The Course of Study, as I mentioned covers 8 years, but I'd like to just look at year 6 if I may, since that is Jemimah's year. Lessons marked with an asterisk were considered most important. Here they are in season order:
Year Six Age 11
- Seed scattering
- Water and life, Transpiration
- Mosquitoes (two lessons) - life history, structure, distribution, blood-sucking apparatus and coagulation, malaria and yellow fever hosting, breeding and suppression
- Equinox, sunrise, sunset
- Seed leaves and uses
- Plant feeding
- Leaf arrangement
- Leaf shape and edges
- Plant respiration
- Plants feel
- Solstice, place and time of sunrise, sunset
- Deposits and flood plains
- Rives and lakes
- Southern Cross or N & S Line
- Wattle Tree
- Potato or iris
- District birds in orders
- Beaks and necks
- Scarlet geranium
- Nasturtium or sage
- Cereals or climbing plants
As you see, it is full, varied, and advanced. It covers botany, geology and physical geography. It moves on from the macro study of earlier years into the micro study. It is achievable without too much effort and without expensive equipment.

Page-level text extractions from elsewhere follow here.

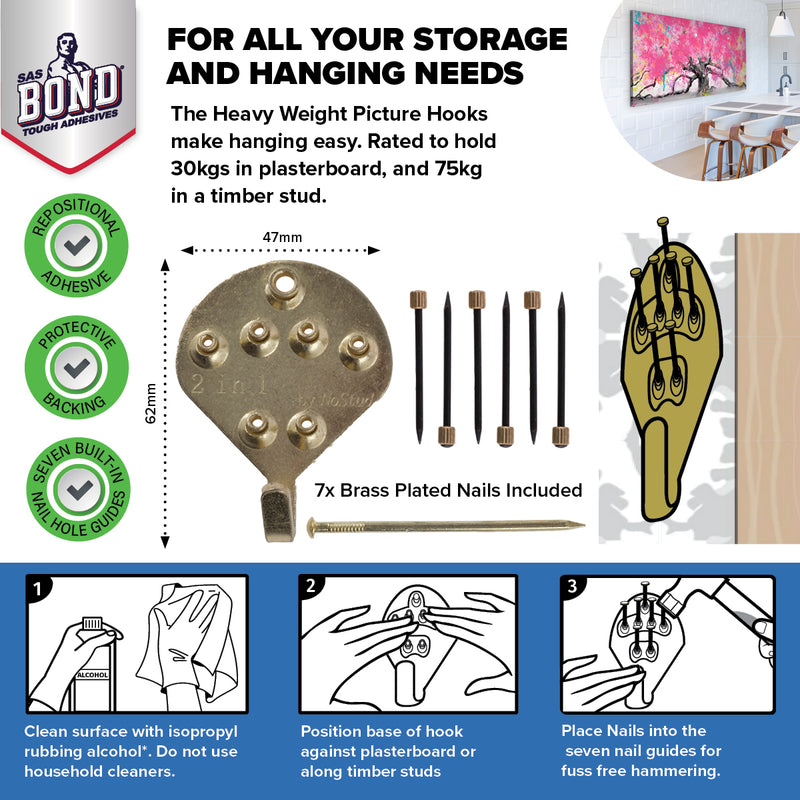 SAS BOND TOUGH ADHESIVES

FOR ALL YOUR STORAGE AND HANGING NEEDS

The Heavy Weight Picture Hooks make hanging easy. Rated to hold 30kgs in plasterboard, and 75kg in a timber stud.

REPOSITIONAL ADHESIVE

PROTECTIVE BACKING

SEVEN BUILT-IN NAIL HOLE GUIDES

47mm

62mm

2 in 1

by NoStud

7x Brass Plated Nails Included

1

ALCOHOL

Clean surface with isopropyl rubbing alcohol*. Do not use household cleaners.

2

Position base of hook against plasterboard or along timber studs

3

Place Nails into the seven nail guides for fuss free hammering.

I am quite excited about this course of study. It inspires me to see nature study more as observational science, worthy in its own right to be included in the secondary curriculum.
Nothing in Charlotte Mason's philosophy is done for no reason, especially not something with the time commitment of nature study. Leach's book inspires me to keep doing nature study well in to secondary school, and to do it well. The rewards, as with everything else in Mason's method, will surely follow. See, think, and tell. It's that simple.